▸ YOUR INSTRUCTIONS: Locate each line in the entries below that contains the string "located", treating uppercase and lowercase as different, and copy those lines.

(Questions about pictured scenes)
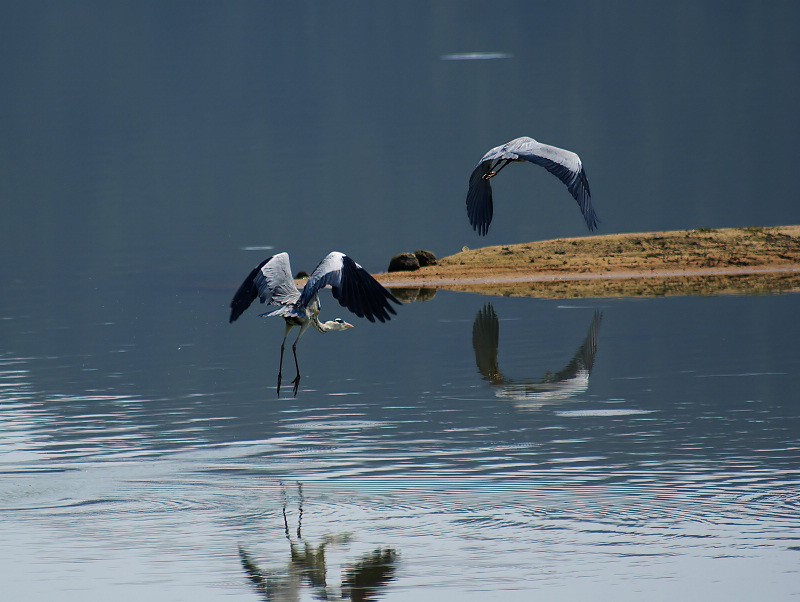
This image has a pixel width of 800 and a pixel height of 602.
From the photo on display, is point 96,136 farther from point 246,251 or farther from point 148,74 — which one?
point 246,251

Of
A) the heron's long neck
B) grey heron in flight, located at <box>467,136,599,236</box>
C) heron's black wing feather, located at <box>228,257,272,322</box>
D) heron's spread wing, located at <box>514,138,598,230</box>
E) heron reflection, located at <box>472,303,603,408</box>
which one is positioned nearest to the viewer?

▸ OUTPUT BELOW:
B) grey heron in flight, located at <box>467,136,599,236</box>
C) heron's black wing feather, located at <box>228,257,272,322</box>
D) heron's spread wing, located at <box>514,138,598,230</box>
E) heron reflection, located at <box>472,303,603,408</box>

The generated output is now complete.